-- Begin Records for processing --

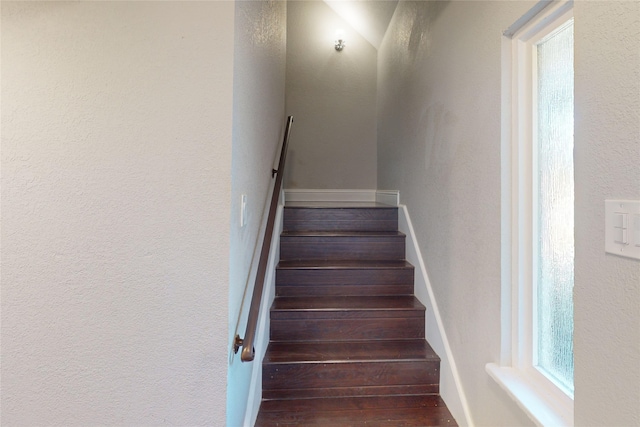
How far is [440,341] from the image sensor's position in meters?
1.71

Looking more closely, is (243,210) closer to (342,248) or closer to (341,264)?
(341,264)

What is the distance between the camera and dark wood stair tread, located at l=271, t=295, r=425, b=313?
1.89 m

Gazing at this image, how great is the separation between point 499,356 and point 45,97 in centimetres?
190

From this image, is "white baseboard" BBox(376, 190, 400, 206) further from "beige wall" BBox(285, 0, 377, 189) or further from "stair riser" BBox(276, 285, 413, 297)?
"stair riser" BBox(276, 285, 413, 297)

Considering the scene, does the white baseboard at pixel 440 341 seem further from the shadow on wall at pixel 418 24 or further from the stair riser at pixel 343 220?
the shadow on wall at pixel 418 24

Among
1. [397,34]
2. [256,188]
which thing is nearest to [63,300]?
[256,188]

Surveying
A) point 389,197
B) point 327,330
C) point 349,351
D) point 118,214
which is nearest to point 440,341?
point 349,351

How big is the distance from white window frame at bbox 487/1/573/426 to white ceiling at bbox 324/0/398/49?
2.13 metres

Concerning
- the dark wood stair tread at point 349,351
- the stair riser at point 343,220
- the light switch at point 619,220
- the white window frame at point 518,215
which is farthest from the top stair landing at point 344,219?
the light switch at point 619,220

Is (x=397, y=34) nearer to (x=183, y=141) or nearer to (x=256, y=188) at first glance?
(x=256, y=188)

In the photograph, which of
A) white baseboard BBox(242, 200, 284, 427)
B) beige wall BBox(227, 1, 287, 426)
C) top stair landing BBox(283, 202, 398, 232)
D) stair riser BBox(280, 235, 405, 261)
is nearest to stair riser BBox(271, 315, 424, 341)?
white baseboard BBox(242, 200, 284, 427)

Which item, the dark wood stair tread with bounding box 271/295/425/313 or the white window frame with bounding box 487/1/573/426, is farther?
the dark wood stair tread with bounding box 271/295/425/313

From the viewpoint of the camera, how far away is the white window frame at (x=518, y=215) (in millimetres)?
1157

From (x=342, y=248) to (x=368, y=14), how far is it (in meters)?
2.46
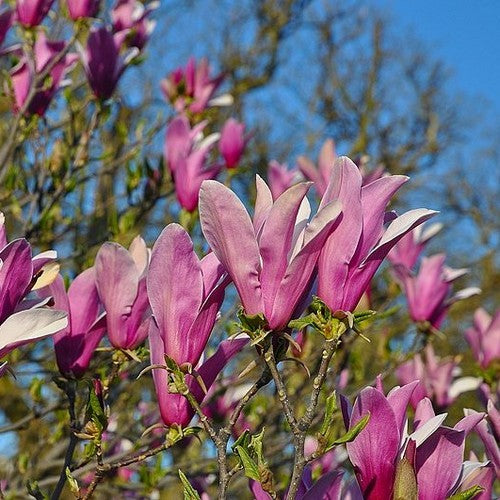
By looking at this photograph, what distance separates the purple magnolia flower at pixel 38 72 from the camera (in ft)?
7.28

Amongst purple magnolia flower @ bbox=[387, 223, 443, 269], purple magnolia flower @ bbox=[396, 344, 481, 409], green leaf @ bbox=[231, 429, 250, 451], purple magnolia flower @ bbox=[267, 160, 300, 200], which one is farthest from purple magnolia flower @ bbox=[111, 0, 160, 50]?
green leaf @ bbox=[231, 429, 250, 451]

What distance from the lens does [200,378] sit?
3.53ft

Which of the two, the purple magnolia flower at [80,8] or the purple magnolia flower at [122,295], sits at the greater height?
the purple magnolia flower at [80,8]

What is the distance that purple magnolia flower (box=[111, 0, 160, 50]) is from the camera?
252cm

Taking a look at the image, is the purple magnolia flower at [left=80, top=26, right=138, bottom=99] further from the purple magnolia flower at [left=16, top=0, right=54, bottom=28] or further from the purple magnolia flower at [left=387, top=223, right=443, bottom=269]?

-- End Records for processing --

• [Task goal] Reproduce the part of the listing that opens with the line containing "From this image, is" and closes with the line containing "2.13 metres", keeping both of those lines.

• [Correct result]
From this image, is "white baseboard" BBox(376, 190, 400, 206) further from "beige wall" BBox(285, 0, 377, 189) or further from "stair riser" BBox(276, 285, 413, 297)?
"stair riser" BBox(276, 285, 413, 297)

Considering the scene, does the white baseboard at pixel 440 341 seem further from the shadow on wall at pixel 418 24 or further from the stair riser at pixel 343 220?
the shadow on wall at pixel 418 24

Among
1. [397,34]
2. [256,188]
which thing is nearest to [63,300]?
[256,188]

Surveying
A) point 389,197
B) point 327,330
C) point 349,351
D) point 118,214
which is nearest to point 440,341?
point 349,351

How big is the distance from white window frame at bbox 487/1/573/426 to white ceiling at bbox 324/0/398/49?
2.13 metres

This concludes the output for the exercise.